Is it really that dire? Probably not - you'd think the Tide could still make the NCAA's even with a second, stunning loss to the Gamecocks - but why risk it, or get a crappy seed, Grant will be pounding into his players. Look for Grant's team to pour it on, and good, lest the grandees of the NCAA Tournament Selection Committee get any ideas of taking just four SEC teams. Bama's end-of-the-season loss to Ole Miss - marked by poor shooting - has also left a bad taste in their mouth which they'll want to wash out against us.
We all know that USC's offense is lousy, so the real question is whether Bama's O can solve Darrin Horn's fluid man-match-zone D - and out-hustle the Cocks to clean up their own glass.
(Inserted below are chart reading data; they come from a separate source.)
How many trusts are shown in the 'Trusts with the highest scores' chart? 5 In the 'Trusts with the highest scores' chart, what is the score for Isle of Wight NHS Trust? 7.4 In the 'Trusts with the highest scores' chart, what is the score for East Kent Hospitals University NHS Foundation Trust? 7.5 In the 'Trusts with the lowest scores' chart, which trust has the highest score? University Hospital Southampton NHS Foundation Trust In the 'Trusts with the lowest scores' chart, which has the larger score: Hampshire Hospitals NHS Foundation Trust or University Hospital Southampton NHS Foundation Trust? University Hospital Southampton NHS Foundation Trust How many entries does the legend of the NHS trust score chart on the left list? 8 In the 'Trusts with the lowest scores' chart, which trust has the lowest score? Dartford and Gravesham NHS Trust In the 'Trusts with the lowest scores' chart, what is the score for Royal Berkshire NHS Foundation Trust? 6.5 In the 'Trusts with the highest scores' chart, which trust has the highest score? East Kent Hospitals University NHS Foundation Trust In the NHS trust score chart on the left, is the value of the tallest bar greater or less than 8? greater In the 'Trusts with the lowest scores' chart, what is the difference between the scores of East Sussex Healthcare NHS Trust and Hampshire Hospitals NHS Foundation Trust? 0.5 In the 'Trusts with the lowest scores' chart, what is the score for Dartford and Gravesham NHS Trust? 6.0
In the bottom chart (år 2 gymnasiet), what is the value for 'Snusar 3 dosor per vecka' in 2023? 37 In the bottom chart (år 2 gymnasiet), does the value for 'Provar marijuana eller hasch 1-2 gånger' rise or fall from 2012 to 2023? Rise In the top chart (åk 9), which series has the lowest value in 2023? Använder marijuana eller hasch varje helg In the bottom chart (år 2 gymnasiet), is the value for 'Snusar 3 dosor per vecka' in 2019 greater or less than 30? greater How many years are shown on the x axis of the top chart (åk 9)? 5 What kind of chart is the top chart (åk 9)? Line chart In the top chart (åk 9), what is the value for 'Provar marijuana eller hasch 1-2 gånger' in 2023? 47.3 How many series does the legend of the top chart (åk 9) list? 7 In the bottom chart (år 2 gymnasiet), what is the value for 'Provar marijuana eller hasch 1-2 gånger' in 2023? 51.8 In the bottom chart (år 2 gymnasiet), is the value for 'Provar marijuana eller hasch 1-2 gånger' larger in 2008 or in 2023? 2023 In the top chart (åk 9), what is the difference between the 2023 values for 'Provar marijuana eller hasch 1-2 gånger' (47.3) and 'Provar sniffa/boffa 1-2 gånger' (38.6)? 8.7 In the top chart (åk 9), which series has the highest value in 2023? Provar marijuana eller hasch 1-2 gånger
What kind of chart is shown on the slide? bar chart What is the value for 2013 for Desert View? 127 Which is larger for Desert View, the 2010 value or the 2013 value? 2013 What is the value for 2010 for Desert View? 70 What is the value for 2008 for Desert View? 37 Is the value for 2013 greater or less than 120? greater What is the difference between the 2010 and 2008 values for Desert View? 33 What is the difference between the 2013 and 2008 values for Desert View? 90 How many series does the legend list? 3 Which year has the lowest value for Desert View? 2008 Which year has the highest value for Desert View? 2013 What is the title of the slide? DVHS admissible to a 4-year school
Tide senior F JaMychal Green (13.8, 2nd Team Coaches' All-SEC) says that' they've been working hard on both effort and the Carolina defense. Look for Green and Soph PG Trevor Releford (12 ppg, also 2nd team Coaches' All-SEC) to pace the Crimson Tide this afternoon.
All that being said, the Gamecocks have a proverbial puncher's chance, even if we didn't deserve to make the trip. Bama is known to drop into extended funks where they go stone-cold from the floor (something we're used to) and they looked sluggish against Ole Miss - something that has to worry Grant. The Cocks may not have Bama's talent, but we're still playing hard and scrapping. If Malik Cooke can score near 20, and Damontre Harris shows up and avoids early foul trouble, then we should be in the game; Damien Leonard and Bruce Ellington must try to control their penchant to take the poor three pointer. We've got to hold our own in RBs and not let the Tide score on major runs.
I don't figure many USC fans to make the trip, even if simply for an excuse to sample the ... um ... .err ... delights of the French Quarter (get your head out of the gutter, man, I meant the beignets at the Cafe du Monde!). With a lot on the line, and the easier drive from Tuscaloosa to the Big Easy, expect the Tide faithful to be there in big numbers for the afternoon session. Will the Cocks get support-the-underdog help from the other schools' fans at the New Orleans Arena today? Maybe, but I doubt it will matter unless we're in the game late - and I don't think Carolina lightning will strike twice against Alabama this year. Plus, Grant's fortitude in suspending Green, Releford and junior G Andrew Steele during the heart of SEC play, not to mention a season-suspension for junior F Tony Mitchell - even at the risk of just missing the NCAA's for a second-straight year - has won him many admirers including me.
Prediction - Alabama 76 South Carolina 62.